▶ _Written task 1_
In the paper on dynamic reconfiguration of mechatronic real-time systems, swap "FPGAs" for "field-programmable gate arrays" and write out the passage that begins at the words "This paper presents" and stops after "efficient solutions [1].".
▶ _Written task 2_
Continue the paper on dynamic reconfiguration of mechatronic real-time systems from the point where its text stops.

▶ _Text section_
====================
# DYNAMIC RECONFIGURATION OF MECHATRONIC REAL-TIME SYSTEMS BASED ON CONFIGURATION STATE MACHINES

Roland Kasper; Thomas Reinemann Institute of Mechatronics and Drive Systems University Magdeburg, Germany (thomas.reineman; roland.kasper)@mb.uni-magdeburg.de

## ABSTRACT

Data flow and FSMs are used intensively to specify real-time systems in the field of mechatronics. Their implementation in FPGAs is discussed against the background of dynamic reconfiguration which can be used to reduce the amount of logic resources of the FPGA. Bit serial algorithms come into operation for data flow implementation. Particular attention has been paid for its synchronization in dynamic reconfigurable systems. Typically, a control system uses different functions depending on its operating state; dynamic reconfiguration is used to switch between them. This process is controlled by FSMs which are extension of the FSMs already used for specification of the real-time system. Dynamic loading of new logic is triggered in a distributed way by the active states of all FSMs and executed in a central way by a general control module. Synchronization and message passing is guaranteed by a distributed communication system.

## **KEYWORDS**

Partial reconfiguration, hard real-time system, distributed real-time communication system, signal processing

# 1. INTRODUCTION

This paper presents a new type of adaptable real-time system using dynamic reconfiguration of FPGAs. It's focus is on signal flow oriented systems commonly used in feed back and feed forward control systems, for example in Electronic Control Units (ECU) in the field of automotive systems. Signal flow is a natural way to specify control systems. It relies on the fact that data is taken from process inputs representing physical quantities, processed in distinct blocks connected by signal lines and then fed back to process outputs to convert them back to the physical world. Some dedicated considerations emphasize the parallelizing at block level and serializing at signal level, which leads to very efficient solutions [1].
====================
▶ _Extracted data_
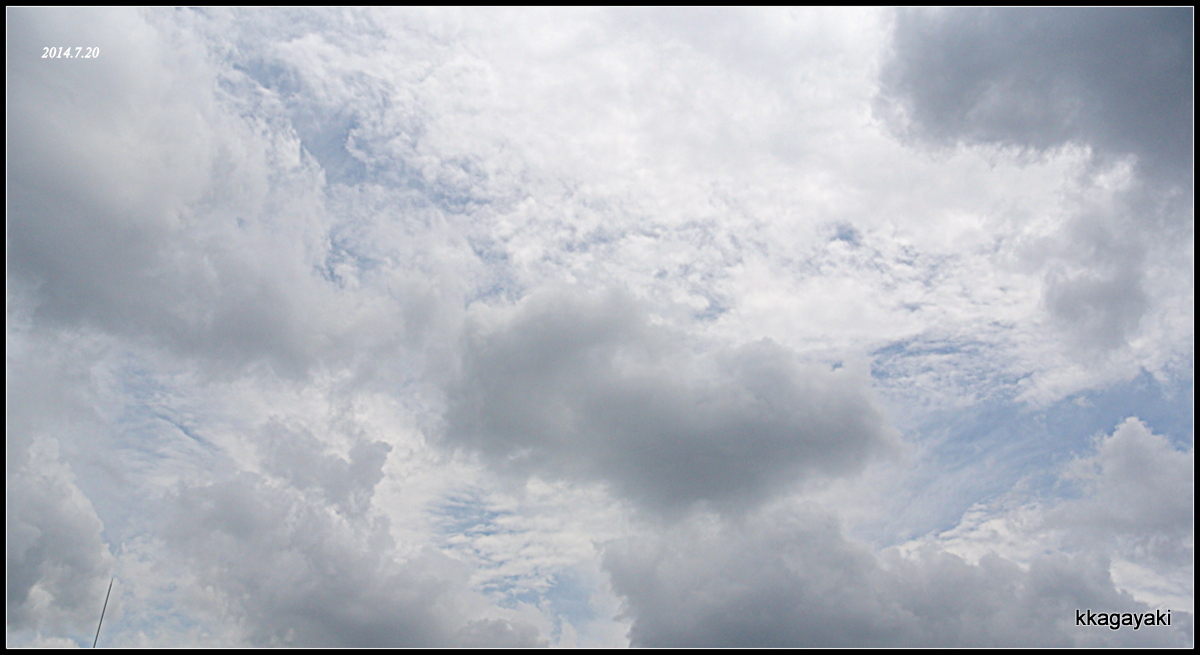 e0206242_19442694.jpg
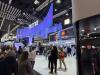 MWC 2026: Telefonul ăsta Tecno te face operă de artă; Iată cum!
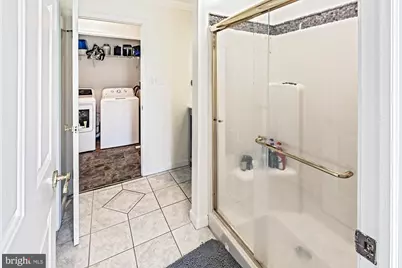 7 Glenwood Place, Pennsville, NJ 08070 - Photo 16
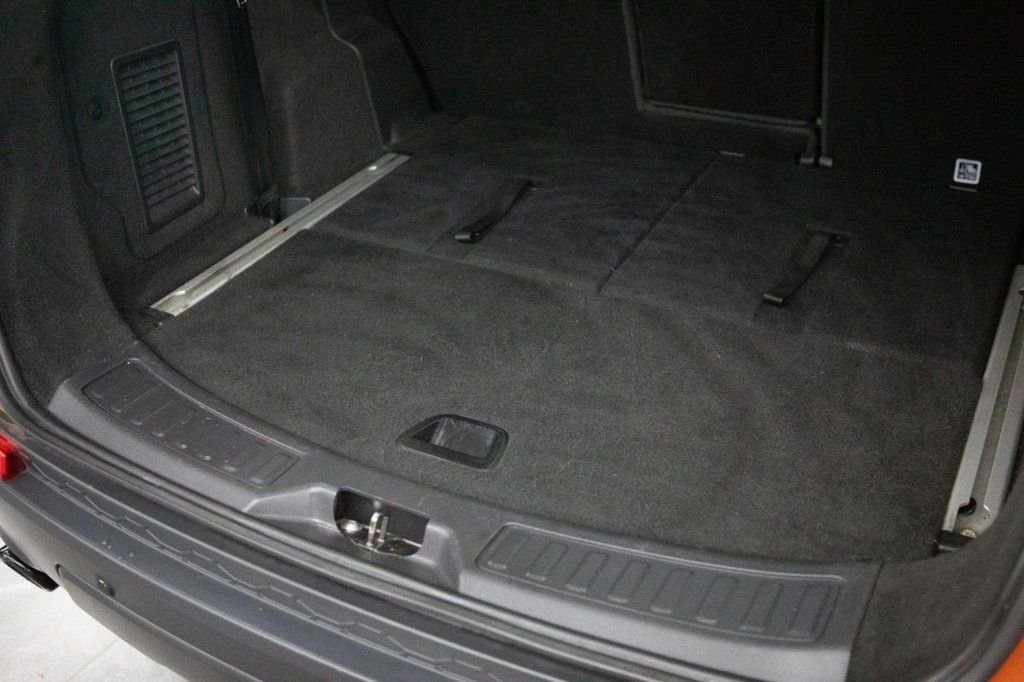 Used Land Rover Discovery Sport 2015 for sale - 77919687: Photo 22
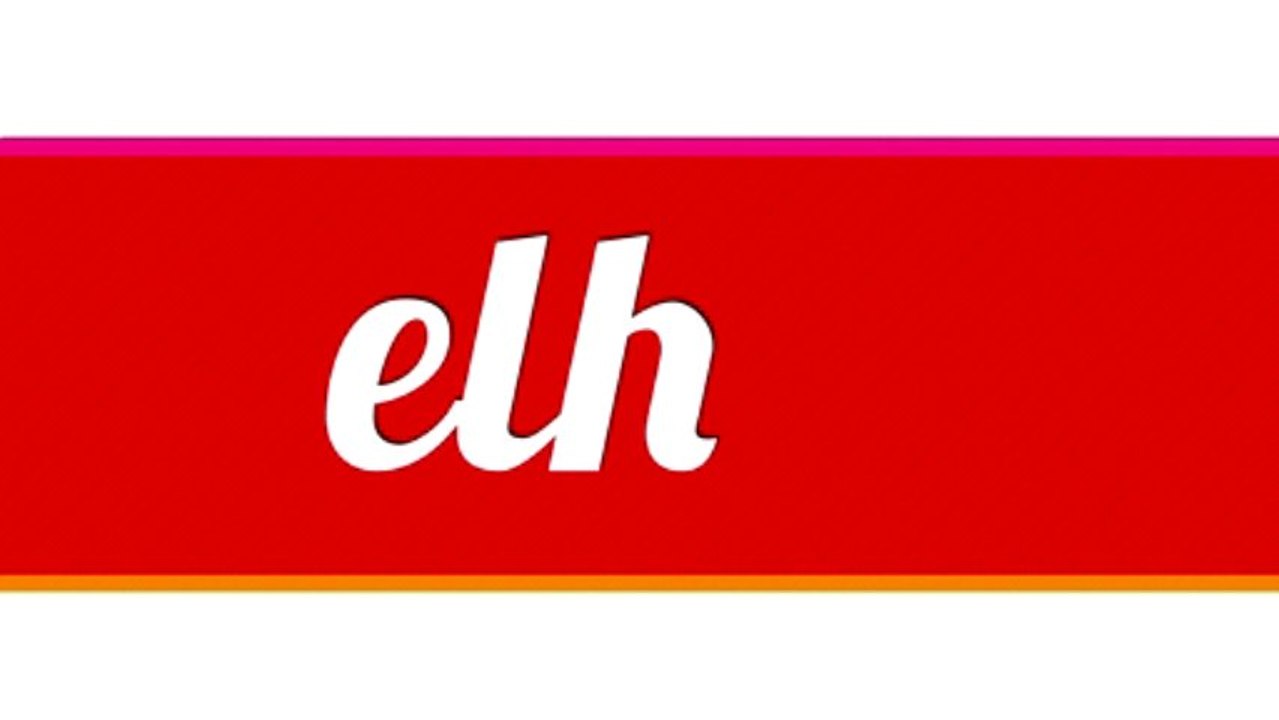 Как Установить Шрифты в Фотошоп CS3 (PhotoShop CS3)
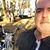 Bruce Stadler's profile image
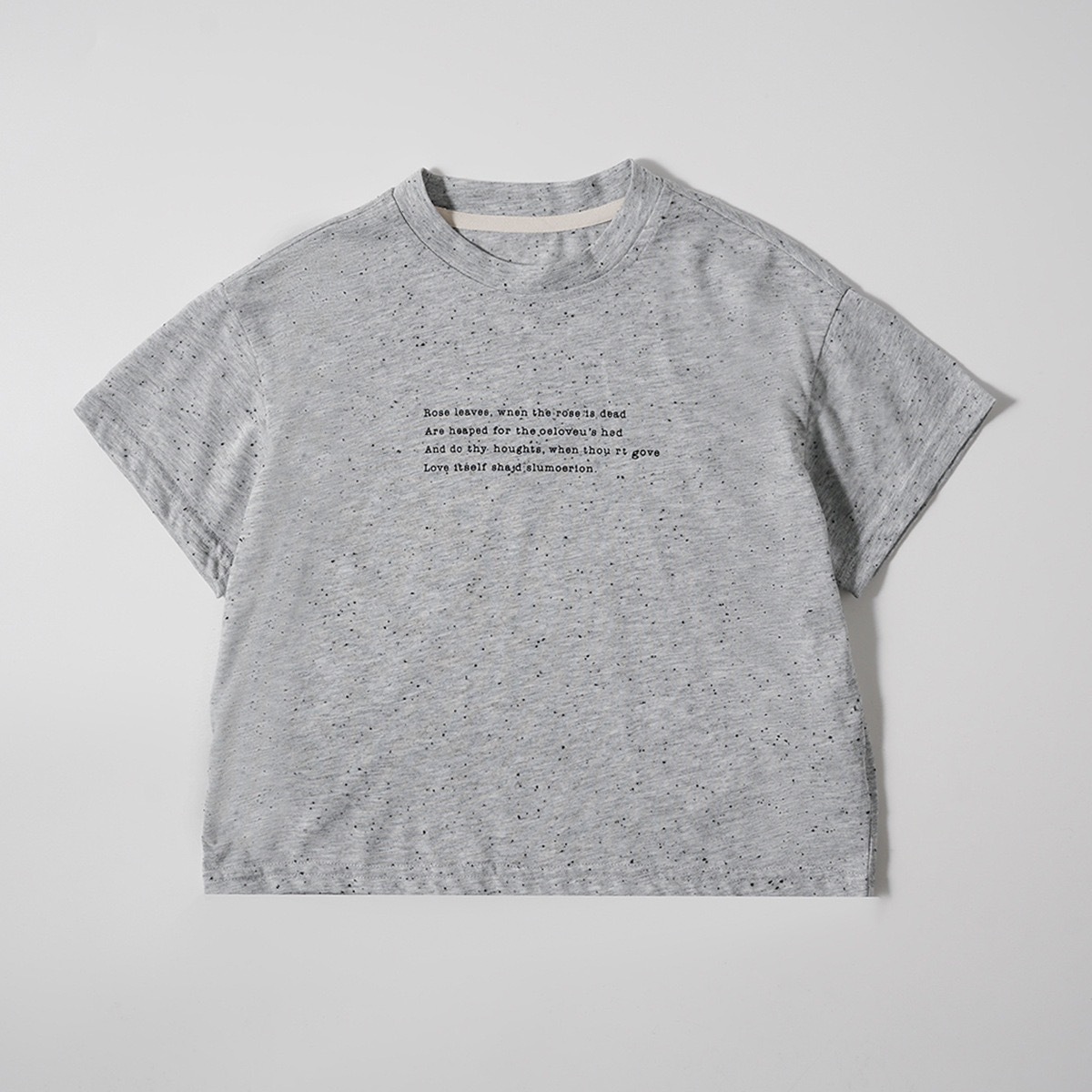 image_F3477C5C-5AFD-4938-8597-E456558E9D2C_1763907091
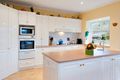 Property photo of 413 Ryans Road Diamond Creek VIC 3089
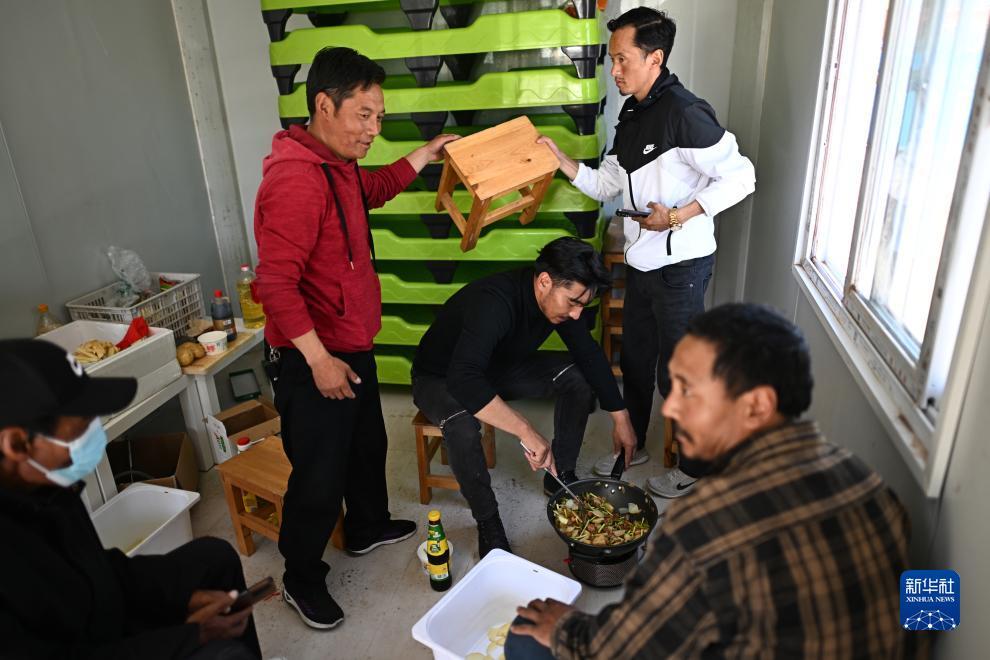 捕鱼游戏下载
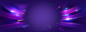 banner/海报背景库-优界网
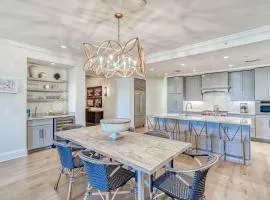 The Georgetown 403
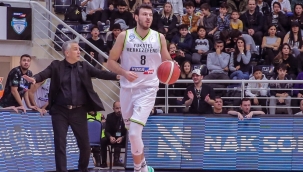 İMZA | Berke Aygündüz & Zafer Aktaş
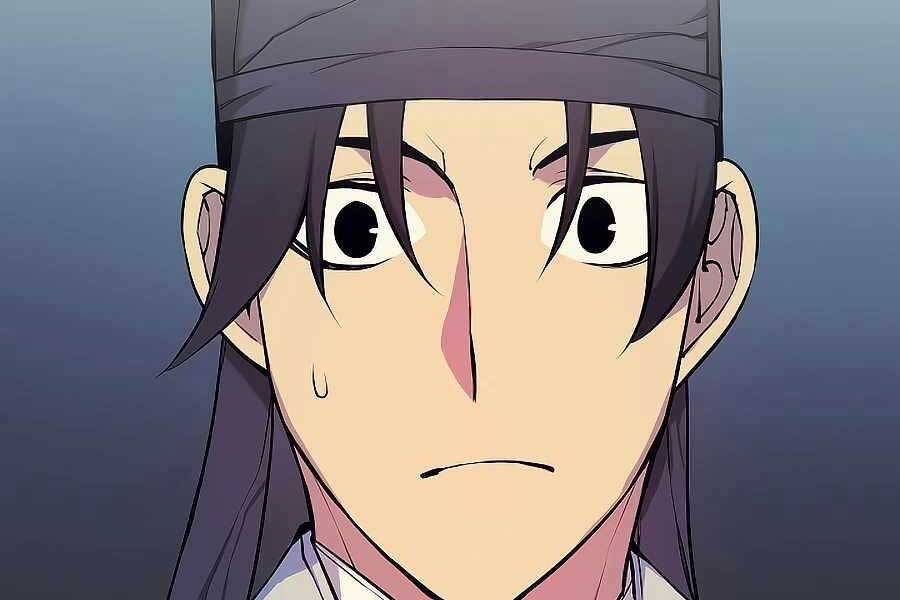 Học Giả Kiếm Sĩ - Chương 20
====================
▶ _Task result 1_
This paper presents a new type of adaptable real-time system using dynamic reconfiguration of field-programmable gate arrays. It's focus is on signal flow oriented systems commonly used in feed back and feed forward control systems, for example in Electronic Control Units (ECU) in the field of automotive systems. Signal flow is a natural way to specify control systems. It relies on the fact that data is taken from process inputs representing physical quantities, processed in distinct blocks connected by signal lines and then fed back to process outputs to convert them back to the physical world. Some dedicated considerations emphasize the parallelizing at block level and serializing at signal level, which leads to very efficient solutions [1].

▶ _Task result 2_
Control systems step through different operating states, e.g. self test and operation. Since these will not run simultaneously the function's logic may be replaced. If software is used for implementation, then only another function has to be called. Realizing controllers and signal processing algorithms directly in hardware, classical approaches implement all functions needed on the FPGA and switch between them as necessary [2]. This results in large logic needs, which can be reduced significantly, if only the logic of the currently used function is loaded and the unused logic is stored in external memory. This can be achieved by partial reconfiguration of the FPGA's logic at runtime. Partial reconfiguration requires a certain area or slot reserved for reconfiguration and introduces boundaries within the FPGA. These boundaries have to be crossed via special lines at known fixed communication end points, accessible by all slot's configurations. Complexity can be reduced by serial communication based on busses [3] and networks [4].

Implementation takes place using Xilinx FPGAs. The design flow of partial reconfiguration [5] is based on the Xilinx Modular Design methodology [6]. Reconfigurable functions are referred as modules. Each module can have different types, which are loaded to reconfigure the area/slots assigned to this module. All types (TI, TII, TIII ...) of a module must have the same interface.

# 2. SPECIFICATION OF MECHATRONIC CONTROL SYSTEMS

Mechatronic control systems usually are specified as a combination of data flow and control flow parts that interact closely. Well known tools like Matlab/Simulink and ASCET/SD [7] support specification of both parts separately. Operation control signals generated by finite state machines (FSM) are used to affect the data flow that typically is defined by a signal diagram. Originally dedicated to the specification of control software, recent development of these tools, e.g. System Generator for DSP [8], also allow to specify control systems implemented directly by hardware on an FPGA. On the other hand modern languages like UML offer the possibility to specify controllers for mechatronic systems in a similar way [9].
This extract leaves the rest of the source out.